Doña Paulita era una mujer de avanzada edad que vivía en su humilde casa de adobes, casi en las orillas de Temixco, junto a los útimos sembradíos de arroz que aún quedaban en el Estado de Morelos. La pobreza y abandono del campo era visiblemente notorio y se reflejaba en su choza. Con grandes esfuerzos se esmeraba en mantener a su paloma de collar, sus dos perros así como las plantas y flores sembradas en botes de hojalata, –de esos que vienen con las conservas—y que le daban color al desolado panorama.
Con quienes platicaba, regañaba y gruñía todo el día era con sus dos perros. La perra era color ladrillo y el perro era una combinación extraña de blanco, negro y chocolate. Ella se esmeraba en prepararles su alimento diario. Con los pocos centavos con que contaba, lograba hacerles un caldo o estofado, combinado con arroz, verduras, fiambres de carne o pollo y de vez en cuando un hueso de res. Evitaba darle huesos de pollo ya que conocía que se astillaban y podían matarlos o al menos atragantarlos.
Por sus raíces nahuas, sabía bien que a los perros debe uno procurarlos porque son los encargados de acompañarnos en el viaje al inframundo. Era el tránsito obligado que ella ya veía cerca. El lazo emocional que tenía con los dos canes la hacía sentirse acompañada como si tuviese familia.
Repartía el alimento en dos vasijas abolladas de peltre, con justicia les daba iguales proporciones a la perra y al perro. Los animales reconocían sus respectivas vasijas y nunca se aprovechaban del alimento del otro. A Doña Paulita le daba mucha curiosidad ver el comportamiento de las dos mascotas: La perra, meneaba el rabo en cuanto percibía el olor de que el cocimiento iba a ser servido en su platón, se ponía en dos patas dando brinquitos y con la lengua iba paladeándose lo que pronto habría de engullir con una voracidad inimaginable. No comía, tragaba el alimento a la velocidad en que apenas había sido servido. En cabio, el perro se sentaba diligentemente frente a su plato. Lo olía con una lentitud impresionante dándole tres vueltas completas. Luego, lentamente y mirando de reojo a la patrona se iba saboreando el alimento para finalmente pasarse horas con el hueso que ya completamente descarnado, lo roía con esmero desmedido.
Fue precisamente en el día anterior a las festividades de los santos difuntos cuando la anciana dejó de existir. Los vecinos en forma solidaria, se cooperaron para darle cristiana sepultura que por las festividades, lució decorada con las borlas de amarilo-naranja que caracterizan a la flor de cempasúchil. Resulta que los dos canes murieron de tristeza, hambre y en el abandono justo a los nueve días de la partida de Doña Paulita. Cuentan las tradiciones de la región que son nueve los días en que tarda el alma del difunto en encontrar su camino hacia el inframundo.

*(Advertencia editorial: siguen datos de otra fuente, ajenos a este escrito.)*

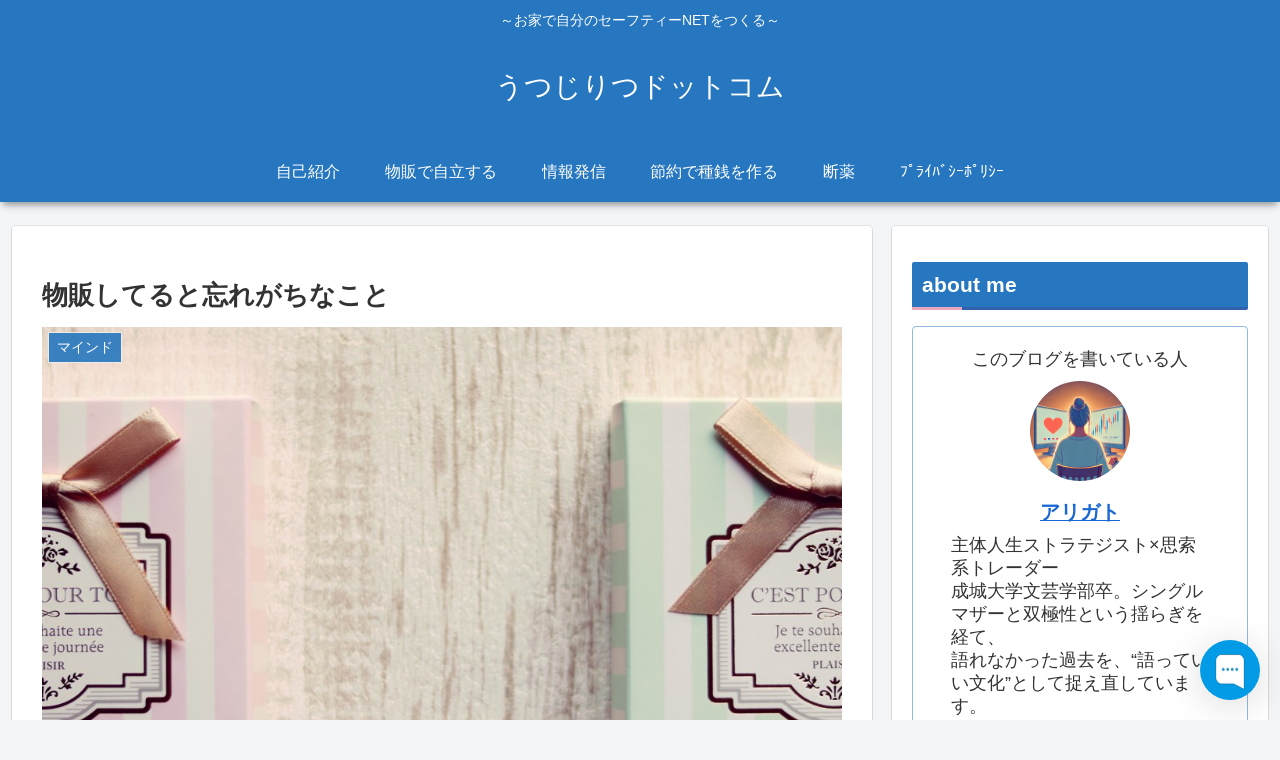

--- FILE ---
content_type: text/html; charset=utf-8
request_url: https://www.google.com/recaptcha/api2/aframe
body_size: 268
content:
<!DOCTYPE HTML><html><head><meta http-equiv="content-type" content="text/html; charset=UTF-8"></head><body><script nonce="M9NLaniDPBZQgcUUURwH0g">/** Anti-fraud and anti-abuse applications only. See google.com/recaptcha */ try{var clients={'sodar':'https://pagead2.googlesyndication.com/pagead/sodar?'};window.addEventListener("message",function(a){try{if(a.source===window.parent){var b=JSON.parse(a.data);var c=clients[b['id']];if(c){var d=document.createElement('img');d.src=c+b['params']+'&rc='+(localStorage.getItem("rc::a")?sessionStorage.getItem("rc::b"):"");window.document.body.appendChild(d);sessionStorage.setItem("rc::e",parseInt(sessionStorage.getItem("rc::e")||0)+1);localStorage.setItem("rc::h",'1768521887545');}}}catch(b){}});window.parent.postMessage("_grecaptcha_ready", "*");}catch(b){}</script></body></html>

--- FILE ---
content_type: text/javascript; charset=utf-8
request_url: https://app.chaport.com/info/widget-assets?jsonpCallback=true&id=5f86df387635e62c1a009995
body_size: -105
content:
window.chaportInitResult = {"root":"https://assets.chaport.com","settings":"91b4134188f993cb9902d01d12157d25f38d6a2713af0fb391cd78e4ec567450","js":{"bootstrap":"/assets/insert-main-2c12d9cc3ded20e8cf09a901b86f5c68.js","audio":"/assets/audio-player-d22a6699c639d4008aa1f61cfc5de9d0.js"},"css":{"widget":"https://assets.chaport.com/assets/widget-8d8255af8fdfbaa32802c01bbfe5e2b1.css"}}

Será verdad o será mentira, pero Doña Paulita se reunió con sus dos animales y empezaron el camino por el tunel que conduce a una intensa luz blanca y con la sensación de paz y felicidad que ninguno de nosotros los que aún tenemos vida hemos sentido. Algunos que han experimentado estar al borde de la muerte y haber retornado de ése túnel dicen que el placer es tan infinito que no hay orgasmo más delicioso para disfrutarse.
Ya en ése plano etéreo, a los animales se les da el uso de la lengua que los humanos les comprendan. La oportunidad se le dio a Paulita para platicar con sus fieles canes ya difuntos. La curiosidad le mataba aún más de la muerte misma que ya padecía y les preguntó la razón por la que se comportaban de tan diferente manera cuando les servía el jugoso caldo.

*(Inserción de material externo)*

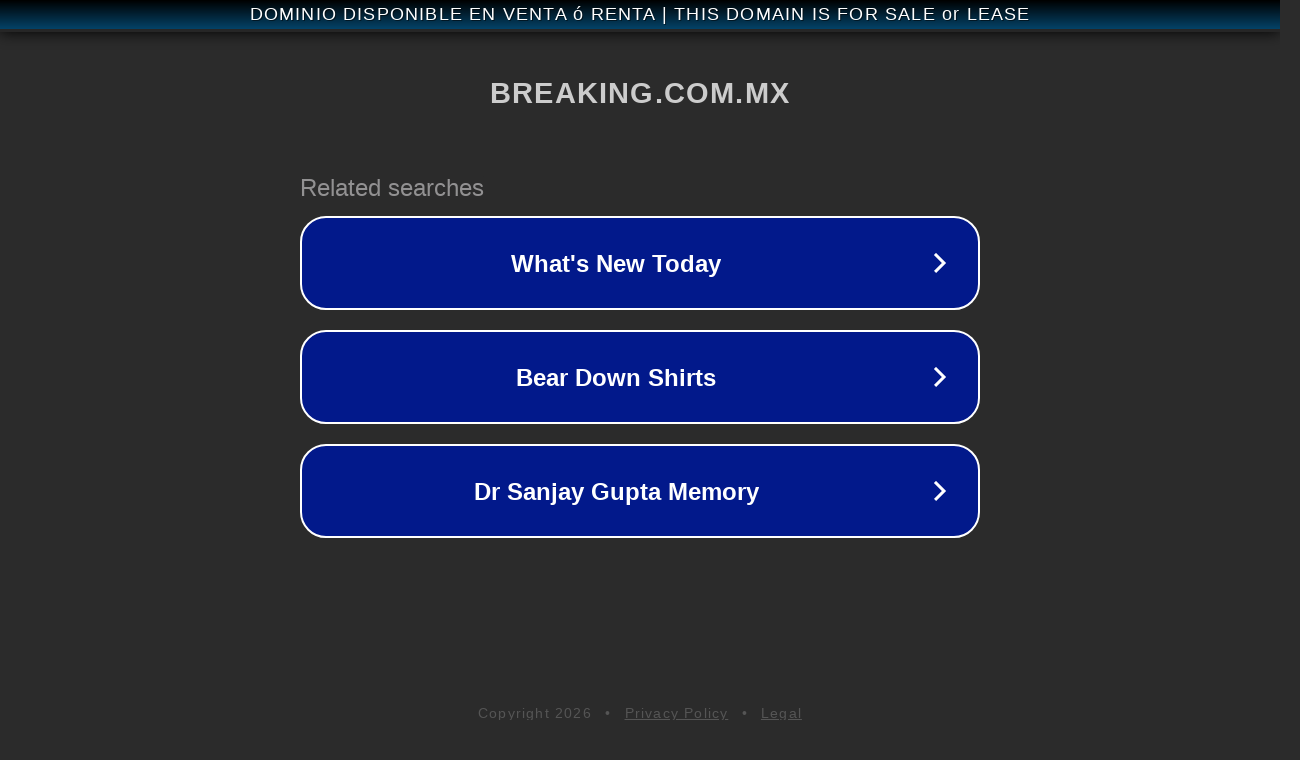

--- FILE ---
content_type: text/html; charset=utf-8
request_url: https://breaking.com.mx/2020/05/enrique-alfaro-quiere-mas-deuda/
body_size: 1102
content:
<!doctype html>
<html data-adblockkey="MFwwDQYJKoZIhvcNAQEBBQADSwAwSAJBANDrp2lz7AOmADaN8tA50LsWcjLFyQFcb/P2Txc58oYOeILb3vBw7J6f4pamkAQVSQuqYsKx3YzdUHCvbVZvFUsCAwEAAQ==_sg7wd2PwOrQrfGjjwzzHMTYtn6tm5Tei85q9bjKB7L0gdsU9qu6wHW6SGXNoWlNbRwPfChDU0EzBqdyuxhraEw==" lang="en" style="background: #2B2B2B;">
<head>
    <meta charset="utf-8">
    <meta name="viewport" content="width=device-width, initial-scale=1">
    <link rel="icon" href="[data-uri]">
    <link rel="preconnect" href="https://www.google.com" crossorigin>
</head>
<body>
<div id="target" style="opacity: 0"></div>
<script>window.park = "[base64]";</script>
<script src="/boAxKEqdB.js"></script>
</body>
</html>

Como siempre, la perra presurosa respondió: “Mi ama, yo apènas olía la comida que había ud. preparado, me ponía en dos patas agradeciendo la infinita bondad de darme el alimento de cada día y sabiendo que en estos tiempos la misería campeaba por el pueblo, lo tragaba todo velozmente no fuera a ser que alguien me quitara el bocado.”

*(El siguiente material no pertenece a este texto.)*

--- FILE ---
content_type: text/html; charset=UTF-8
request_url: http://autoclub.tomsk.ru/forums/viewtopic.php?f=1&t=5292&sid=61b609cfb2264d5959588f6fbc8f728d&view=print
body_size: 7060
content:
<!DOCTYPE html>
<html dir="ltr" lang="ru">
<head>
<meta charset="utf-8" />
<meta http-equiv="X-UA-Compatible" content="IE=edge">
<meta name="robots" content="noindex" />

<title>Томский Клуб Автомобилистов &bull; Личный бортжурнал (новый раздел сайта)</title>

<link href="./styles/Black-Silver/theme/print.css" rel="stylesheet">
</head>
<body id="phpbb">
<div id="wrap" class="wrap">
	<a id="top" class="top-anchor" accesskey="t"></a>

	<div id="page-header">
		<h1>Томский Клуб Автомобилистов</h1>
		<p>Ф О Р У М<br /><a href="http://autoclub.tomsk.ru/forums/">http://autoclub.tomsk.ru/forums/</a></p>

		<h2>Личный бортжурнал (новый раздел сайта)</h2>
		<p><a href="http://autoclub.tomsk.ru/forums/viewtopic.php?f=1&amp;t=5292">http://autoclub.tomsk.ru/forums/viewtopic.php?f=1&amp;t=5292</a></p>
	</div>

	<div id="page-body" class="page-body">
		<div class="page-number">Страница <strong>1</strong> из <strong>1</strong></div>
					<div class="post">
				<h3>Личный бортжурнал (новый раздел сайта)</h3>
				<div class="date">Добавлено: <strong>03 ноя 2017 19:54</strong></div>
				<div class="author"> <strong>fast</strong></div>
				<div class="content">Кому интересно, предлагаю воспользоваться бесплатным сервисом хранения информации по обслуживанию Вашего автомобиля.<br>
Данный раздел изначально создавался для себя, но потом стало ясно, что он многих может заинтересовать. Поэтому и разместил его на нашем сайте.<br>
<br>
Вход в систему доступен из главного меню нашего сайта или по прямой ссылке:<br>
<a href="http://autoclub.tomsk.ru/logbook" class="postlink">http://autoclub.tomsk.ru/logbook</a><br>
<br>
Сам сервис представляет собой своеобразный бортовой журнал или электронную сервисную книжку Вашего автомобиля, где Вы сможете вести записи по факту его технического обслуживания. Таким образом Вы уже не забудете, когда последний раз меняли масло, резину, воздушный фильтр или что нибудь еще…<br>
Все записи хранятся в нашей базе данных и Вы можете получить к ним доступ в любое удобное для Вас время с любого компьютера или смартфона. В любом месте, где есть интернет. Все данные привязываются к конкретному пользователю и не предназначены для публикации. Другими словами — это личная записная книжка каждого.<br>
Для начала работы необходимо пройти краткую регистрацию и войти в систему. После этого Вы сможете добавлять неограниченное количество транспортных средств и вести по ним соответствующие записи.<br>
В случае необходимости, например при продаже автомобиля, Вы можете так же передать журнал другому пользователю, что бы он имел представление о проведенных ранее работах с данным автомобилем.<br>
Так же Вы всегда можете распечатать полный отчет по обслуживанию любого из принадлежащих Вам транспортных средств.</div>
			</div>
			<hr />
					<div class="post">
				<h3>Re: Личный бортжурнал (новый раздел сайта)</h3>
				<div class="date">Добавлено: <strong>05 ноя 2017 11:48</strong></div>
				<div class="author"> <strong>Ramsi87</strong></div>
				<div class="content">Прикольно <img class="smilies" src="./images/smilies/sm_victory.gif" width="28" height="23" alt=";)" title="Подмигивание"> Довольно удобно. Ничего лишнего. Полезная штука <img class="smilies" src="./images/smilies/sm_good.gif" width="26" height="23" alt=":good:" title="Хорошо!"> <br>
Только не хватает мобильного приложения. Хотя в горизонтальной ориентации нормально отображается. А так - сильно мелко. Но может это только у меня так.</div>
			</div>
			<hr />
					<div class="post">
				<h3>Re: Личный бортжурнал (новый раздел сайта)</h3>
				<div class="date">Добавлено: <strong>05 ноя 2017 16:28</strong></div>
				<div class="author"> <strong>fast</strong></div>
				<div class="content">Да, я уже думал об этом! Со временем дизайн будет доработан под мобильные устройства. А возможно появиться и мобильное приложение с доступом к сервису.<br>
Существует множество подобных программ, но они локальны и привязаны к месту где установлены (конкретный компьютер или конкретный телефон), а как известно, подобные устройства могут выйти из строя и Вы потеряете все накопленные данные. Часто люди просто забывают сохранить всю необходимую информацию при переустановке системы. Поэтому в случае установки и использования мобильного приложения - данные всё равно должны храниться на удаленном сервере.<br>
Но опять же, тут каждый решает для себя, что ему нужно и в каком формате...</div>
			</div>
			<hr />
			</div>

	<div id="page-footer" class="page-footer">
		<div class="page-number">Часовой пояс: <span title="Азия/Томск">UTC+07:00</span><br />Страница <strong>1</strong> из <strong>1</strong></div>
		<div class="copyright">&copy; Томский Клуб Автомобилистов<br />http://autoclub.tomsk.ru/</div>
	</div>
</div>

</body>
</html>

Al inquirirle al perro su proceder, éste le respondió: “La verdad es que yo sabía que en la pobreza y miseria en que nos han sometido quienes gobiernan, estaba consciente de que yo que debía desconfiar del alimento, no fuese que tuviera veneno malintencionado para deshacerse de mí. Por eso, primero le daba dos vueltas. Después lo probaba con la punta de la lengua reconociendo que ud. –independientemente de su bondad–, con la edad había perdido el sazón y la gana de guisar, ofreciéndonos un tremendo revoltijo de insípida consistencia. Para terminar me ponía a roer el hueso con la esperanza de que llegase a ése hogar la misma fortuna con la que los políticos los recompensa la vida con estarse haciendo los tontos, peleando siempre por mantenerse en el poder y gozando de las bondades que –en su existencia—, reciben con sólo estar con un hueso.”